In these partitioned reserve cases, suited for local and regional currencies, a third-party creates the token and holds 50% of the reserves for that same token — 25% Celo Gold and 25% of a local reserve. This can open up the possibility of distributing some of the local reserve currency to community members, creating a social dividend that incentivizes people to adopt the local currency.
The Celo blockchain is currently at a testnet stage known as “Baklava” and incentivizes everyone who wishes to participate in the network to engage with the Great Celo Stake Off.
Libra vs. Celo rivalry
Both Celo and Libra aim to bring financial inclusion to billions of people through the use of stablecoin technology. Combining the best of both Libra’s structure and Ethereum’s capabilities, Celo appears to be in a better position to launch its network in comparison to Libra, which is facing numerous legal hurdles and the loss of investor confidence.

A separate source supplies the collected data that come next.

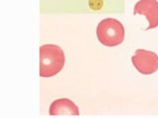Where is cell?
Segmentation results:
<instances>
[{
    "instance_id": "6da1fadb",
    "label": "cell",
    "mask_w": 158,
    "mask_h": 118,
    "mask_svg": "<svg viewBox=\"0 0 158 118\" xmlns=\"http://www.w3.org/2000/svg\"><path fill=\"white\" fill-rule=\"evenodd\" d=\"M65 63L64 52L56 44H44L40 47V76L49 78L61 71Z\"/></svg>"
},
{
    "instance_id": "7a4b0ae2",
    "label": "cell",
    "mask_w": 158,
    "mask_h": 118,
    "mask_svg": "<svg viewBox=\"0 0 158 118\" xmlns=\"http://www.w3.org/2000/svg\"><path fill=\"white\" fill-rule=\"evenodd\" d=\"M98 41L109 47L117 46L125 39V28L117 19L107 18L98 24L96 30Z\"/></svg>"
},
{
    "instance_id": "3957f363",
    "label": "cell",
    "mask_w": 158,
    "mask_h": 118,
    "mask_svg": "<svg viewBox=\"0 0 158 118\" xmlns=\"http://www.w3.org/2000/svg\"><path fill=\"white\" fill-rule=\"evenodd\" d=\"M132 65L143 75H150L158 70V55L153 51L137 49L131 57Z\"/></svg>"
},
{
    "instance_id": "277c9868",
    "label": "cell",
    "mask_w": 158,
    "mask_h": 118,
    "mask_svg": "<svg viewBox=\"0 0 158 118\" xmlns=\"http://www.w3.org/2000/svg\"><path fill=\"white\" fill-rule=\"evenodd\" d=\"M133 14L145 16L148 21L146 30L158 27V1L157 0H139L133 8Z\"/></svg>"
},
{
    "instance_id": "5b68a950",
    "label": "cell",
    "mask_w": 158,
    "mask_h": 118,
    "mask_svg": "<svg viewBox=\"0 0 158 118\" xmlns=\"http://www.w3.org/2000/svg\"><path fill=\"white\" fill-rule=\"evenodd\" d=\"M51 115H79L77 105L68 98H58L49 106Z\"/></svg>"
},
{
    "instance_id": "8992f818",
    "label": "cell",
    "mask_w": 158,
    "mask_h": 118,
    "mask_svg": "<svg viewBox=\"0 0 158 118\" xmlns=\"http://www.w3.org/2000/svg\"><path fill=\"white\" fill-rule=\"evenodd\" d=\"M92 1H94V0H92ZM95 2V4L94 5H92V6H90L92 9H100L101 8V6H102V4H103V1L102 0H98V1H94Z\"/></svg>"
}]
</instances>
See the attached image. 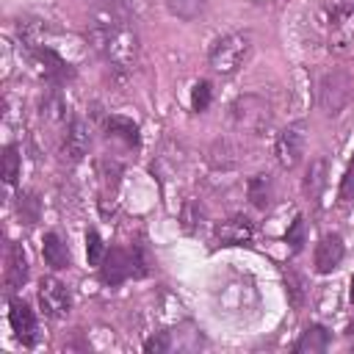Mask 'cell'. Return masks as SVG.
<instances>
[{
    "label": "cell",
    "mask_w": 354,
    "mask_h": 354,
    "mask_svg": "<svg viewBox=\"0 0 354 354\" xmlns=\"http://www.w3.org/2000/svg\"><path fill=\"white\" fill-rule=\"evenodd\" d=\"M88 44L113 66V69H133L138 61V33L133 28L130 3L111 0L97 8L88 25Z\"/></svg>",
    "instance_id": "6da1fadb"
},
{
    "label": "cell",
    "mask_w": 354,
    "mask_h": 354,
    "mask_svg": "<svg viewBox=\"0 0 354 354\" xmlns=\"http://www.w3.org/2000/svg\"><path fill=\"white\" fill-rule=\"evenodd\" d=\"M252 53V33L246 30H232V33H224L213 41L210 53H207V61L213 66V72L218 75H235L246 58Z\"/></svg>",
    "instance_id": "7a4b0ae2"
},
{
    "label": "cell",
    "mask_w": 354,
    "mask_h": 354,
    "mask_svg": "<svg viewBox=\"0 0 354 354\" xmlns=\"http://www.w3.org/2000/svg\"><path fill=\"white\" fill-rule=\"evenodd\" d=\"M351 100V77L343 69H329L318 80V105L324 113L337 116Z\"/></svg>",
    "instance_id": "3957f363"
},
{
    "label": "cell",
    "mask_w": 354,
    "mask_h": 354,
    "mask_svg": "<svg viewBox=\"0 0 354 354\" xmlns=\"http://www.w3.org/2000/svg\"><path fill=\"white\" fill-rule=\"evenodd\" d=\"M230 116H232V124L235 130L241 133H263L266 124L271 122V111H268V102L257 94H243L232 102L230 108Z\"/></svg>",
    "instance_id": "277c9868"
},
{
    "label": "cell",
    "mask_w": 354,
    "mask_h": 354,
    "mask_svg": "<svg viewBox=\"0 0 354 354\" xmlns=\"http://www.w3.org/2000/svg\"><path fill=\"white\" fill-rule=\"evenodd\" d=\"M39 304H41L44 315H50V318L69 315V307H72L69 288L61 279H55V277H44L39 282Z\"/></svg>",
    "instance_id": "5b68a950"
},
{
    "label": "cell",
    "mask_w": 354,
    "mask_h": 354,
    "mask_svg": "<svg viewBox=\"0 0 354 354\" xmlns=\"http://www.w3.org/2000/svg\"><path fill=\"white\" fill-rule=\"evenodd\" d=\"M304 144H307V133H304V124L301 122H296V124H288L282 133H279V138H277V160H279V166L282 169H293L299 160H301V155H304Z\"/></svg>",
    "instance_id": "8992f818"
},
{
    "label": "cell",
    "mask_w": 354,
    "mask_h": 354,
    "mask_svg": "<svg viewBox=\"0 0 354 354\" xmlns=\"http://www.w3.org/2000/svg\"><path fill=\"white\" fill-rule=\"evenodd\" d=\"M8 321H11V329H14V335H17V340L22 346H33L36 343V337H39L36 315L22 299H11L8 301Z\"/></svg>",
    "instance_id": "52a82bcc"
},
{
    "label": "cell",
    "mask_w": 354,
    "mask_h": 354,
    "mask_svg": "<svg viewBox=\"0 0 354 354\" xmlns=\"http://www.w3.org/2000/svg\"><path fill=\"white\" fill-rule=\"evenodd\" d=\"M133 274V254H127L124 249L113 246L105 252L102 263H100V277L105 285H122L127 277Z\"/></svg>",
    "instance_id": "ba28073f"
},
{
    "label": "cell",
    "mask_w": 354,
    "mask_h": 354,
    "mask_svg": "<svg viewBox=\"0 0 354 354\" xmlns=\"http://www.w3.org/2000/svg\"><path fill=\"white\" fill-rule=\"evenodd\" d=\"M91 149V127L86 119H72L69 127H66V136H64V152L72 163L83 160Z\"/></svg>",
    "instance_id": "9c48e42d"
},
{
    "label": "cell",
    "mask_w": 354,
    "mask_h": 354,
    "mask_svg": "<svg viewBox=\"0 0 354 354\" xmlns=\"http://www.w3.org/2000/svg\"><path fill=\"white\" fill-rule=\"evenodd\" d=\"M343 260V238L337 232H329L318 241L315 246V271L318 274H329L340 266Z\"/></svg>",
    "instance_id": "30bf717a"
},
{
    "label": "cell",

The two projects show similarities, as both plan to have the value of their tokens linked to a basket of different fiat currencies. Both projects have also decided to create a camp incubator. But what sets the two projects apart?
One of the major differences is their reach. What made Facebook’s Libra exciting (or scary to some) was the level of exposure the social media platform has in relation to 2 billion people that use its service. Celo claims to have an estimated reach of 400 million people, which is also quite impressive on its own.
The second major difference is their approach. Facebook is a private company looking to create its own stablecoin on a centralized platform. The Libra hybrid blockchain allows anyone to build on the technology although only invited members can run nodes and help the network reach consensus. Celo, on the other hand, is an open-source project run by a non-profit organization foundation. Due to its decentralized nature, Celo may not face the same regulatory barriers as Libra.
This does not mean it will be smooth sailing from here on out either. Chuck Kimble, head of business development of Celo and also the head of the Celo Alliance, stated that the most serious threats are the “banking infrastructure improving faster than we expect” and “mobile adoption, or LTE, data not expanding on their current trajectory.” While some may look at Celo and Libra as competitors in a limited market, Lallouz has another outlook:
“We support both of these projects and we believe they can both coexist while furthering similar goals. Many blockchain projects, not just Libra and Celo, are trying to make the world more financially inclusive. As a long-term technologist, engineer and entrepreneur, the idea that there’s only one protocol that can do this and solve for all the needs of the future, seems naive.”
Celo, Libra or something else: The future of financial inclusion
Facebook’s Libra and the Celo Alliance for Prosperity have many things in common, including goals, methodology and overall strategy. However, Celo’s financial ecosystem offers more transparency and trust over Libra’s centralized approach, which means the former is more aligned with crypto’s ethos. Nevertheless, Facebook’s internet presence could give Libra a clear advantage in the race to global adoption despite its current regulatory struggles.
It is clear that financial inclusion through mobile devices will come to small communities and emerging economies in the upcoming years. However, it is impossible to predict whether these financial services will be provided by projects like Celo or Libra or even by traditional financial institutions with their Central Bank Digital Currencies.